Some of the specifics of Bloomberg’s economic plans are SOP for the other Democratic candidates but might surprise those who think of Bloomberg as a Wall Street avatar. He wants to expand the earned income tax credit, increase the minimum wage to $15 an hour, ensure affordable childcare and paid family leave, and protect workers’ ability to sue employers for harassment and discrimination. He also wants to guarantee workers, including contract and franchise employees, the right to collective bargaining. And, like all the other Dems, Bloomberg talks about promoting economic development in rural areas by investing in broadband connectivity.

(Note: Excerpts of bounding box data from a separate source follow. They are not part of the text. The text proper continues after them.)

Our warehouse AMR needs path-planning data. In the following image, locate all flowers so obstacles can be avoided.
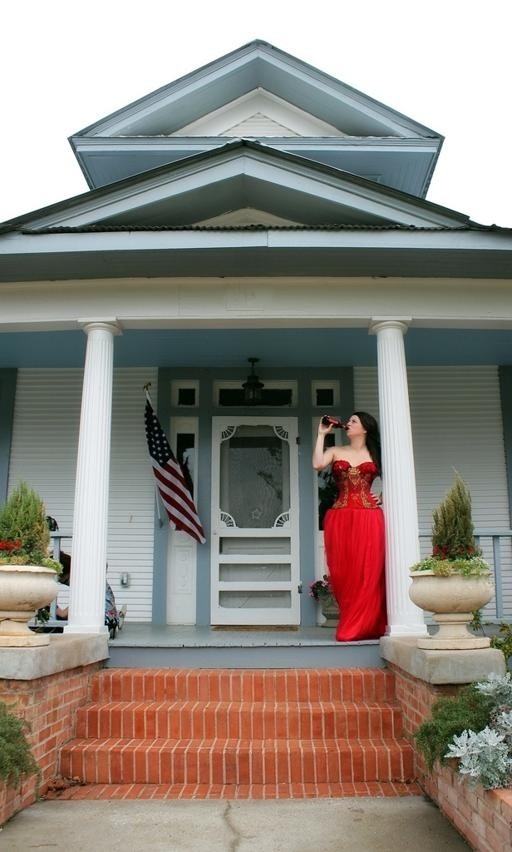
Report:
[307,574,338,608]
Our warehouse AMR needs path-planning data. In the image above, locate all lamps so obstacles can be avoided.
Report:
[242,358,264,401]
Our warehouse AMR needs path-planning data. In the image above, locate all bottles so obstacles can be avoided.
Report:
[322,415,349,431]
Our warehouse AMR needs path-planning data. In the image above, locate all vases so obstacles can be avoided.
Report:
[320,594,341,628]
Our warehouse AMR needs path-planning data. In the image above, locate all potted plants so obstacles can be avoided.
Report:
[0,480,63,648]
[409,464,495,650]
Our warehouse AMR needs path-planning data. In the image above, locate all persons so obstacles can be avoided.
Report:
[312,412,386,643]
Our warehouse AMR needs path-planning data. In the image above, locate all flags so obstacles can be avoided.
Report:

“The easiest way to think about Mike’s economic plan is to look at how we rolled it out,” says Brian Reich. On January 8, Bloomberg hit three different states to talk up the All-In Economy. In Illinois, he spoke at Olive-Harvey College, a community college on Chicago’s economically struggling South Side; in Minnesota, he visited a family soybean farm in Faribault County, about 50 miles south of Minneapolis; and in Ohio, he spoke at Akron’s Bounce Innovation Hub, where he was endorsed by Akron mayor Dan Horrigan. “We’re not looking for a savior,” Horrigan said. “We’re looking for a partner in the Oval Office.” The obvious and correct implication: Donald Trump has not been a friend to American cities. They don’t vote for him.

Bloomberg’s vision isn’t grand and rhetorical; it’s data-driven and pragmatic. Throughout the day, he spoke about issues like job training and retraining, the importance of community colleges, the benefits of apprenticeships, creating economic opportunity in rural areas, repurposing of infrastructure and the financial investments that the federal government can make. But perhaps the most important message was the connectivity: from big city to rural America to mid-size city, all in one day.

“Mike’s focus is on the practical and achievable,” Reich says. “Mostly what you see from politicians in general is [about] spending money. Mike’s insistence is that it’s not about how much money you spend, it’s about the impact you have on communities and on people’s lives. So in some respects, his plans aren’t as sexy or ambitious [as other candidates’], but his measurable outcomes are going to be greater. The worst thing that could happen is that we replace the president—which we should do—and we still don’t get things done. As a nation, we can’t continue on that path.”

Given Bloomberg’s reverence for data, it’s ironic that he hasn’t provided many specific details for his plans yet, including what they’ll cost—though last weekend he said he would raise taxes on the wealthy, increase the corporate tax rate and curb tax-free inheritances of large estates to raise $5 trillion over a decade for his policy proposals. As his campaign escalates, he’ll have to say more. It shouldn’t be too hard: Bloomberg has years of experience and the generously funded work of his philanthropy to draw on. For Democratic voters, maybe having a billionaire candidate in the race isn’t such a bad thing after all.